Using the records that follow, copy every line containing the word "уроки".

Data supplied: Begin

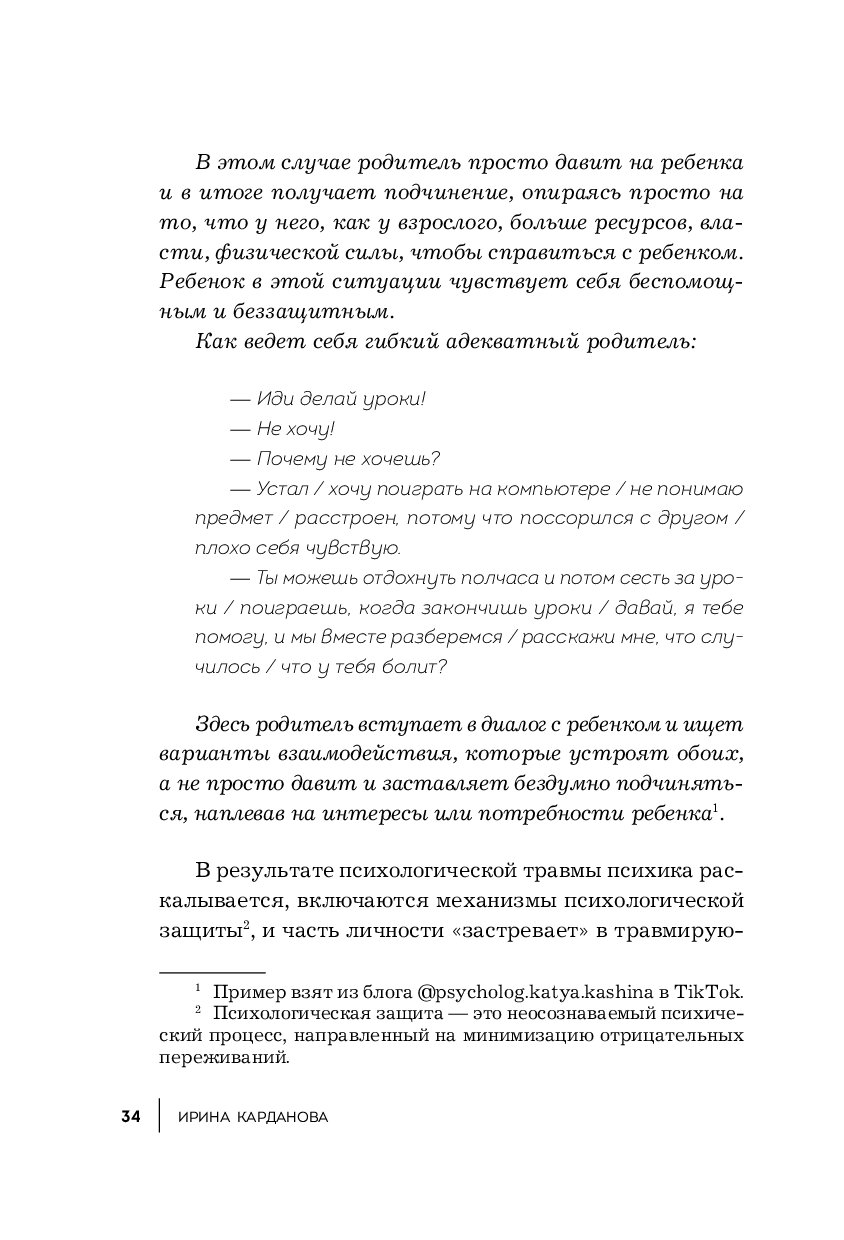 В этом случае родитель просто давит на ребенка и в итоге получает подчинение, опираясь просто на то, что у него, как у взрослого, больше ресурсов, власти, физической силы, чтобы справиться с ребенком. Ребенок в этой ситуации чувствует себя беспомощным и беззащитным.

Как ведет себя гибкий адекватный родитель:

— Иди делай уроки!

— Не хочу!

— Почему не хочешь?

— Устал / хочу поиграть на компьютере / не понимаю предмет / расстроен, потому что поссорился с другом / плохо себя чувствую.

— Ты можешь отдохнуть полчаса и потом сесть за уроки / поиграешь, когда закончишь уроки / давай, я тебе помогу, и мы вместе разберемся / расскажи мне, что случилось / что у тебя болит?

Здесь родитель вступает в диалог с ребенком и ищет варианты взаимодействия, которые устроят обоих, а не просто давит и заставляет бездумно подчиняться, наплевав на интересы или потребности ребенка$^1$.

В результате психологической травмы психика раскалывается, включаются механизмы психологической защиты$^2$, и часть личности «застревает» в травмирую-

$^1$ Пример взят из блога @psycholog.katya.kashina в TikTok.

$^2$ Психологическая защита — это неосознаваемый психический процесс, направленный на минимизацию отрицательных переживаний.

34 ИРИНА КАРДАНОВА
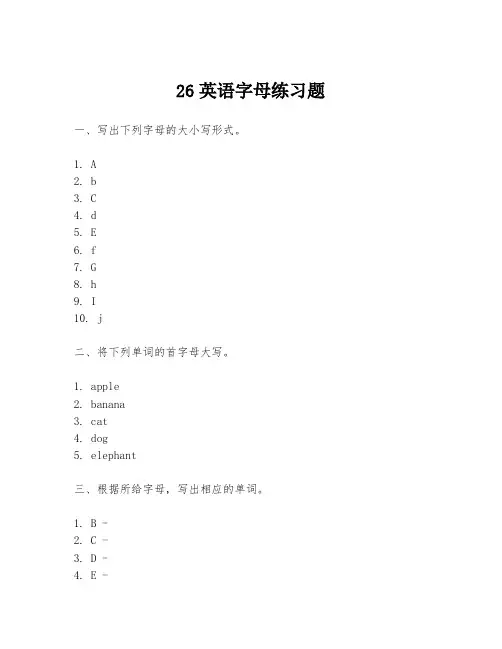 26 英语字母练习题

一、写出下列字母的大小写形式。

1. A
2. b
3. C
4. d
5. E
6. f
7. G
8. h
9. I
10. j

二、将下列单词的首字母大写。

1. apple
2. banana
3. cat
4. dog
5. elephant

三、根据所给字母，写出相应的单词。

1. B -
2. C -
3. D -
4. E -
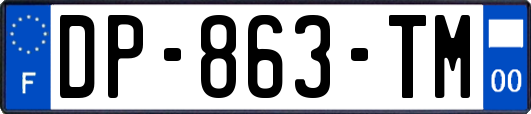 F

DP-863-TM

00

Data supplied: End

* **Task response**:
— Иди делай уроки!
— Ты можешь отдохнуть полчаса и потом сесть за уроки / поиграешь, когда закончишь уроки / давай, я тебе помогу, и мы вместе разберемся / расскажи мне, что случилось / что у тебя болит?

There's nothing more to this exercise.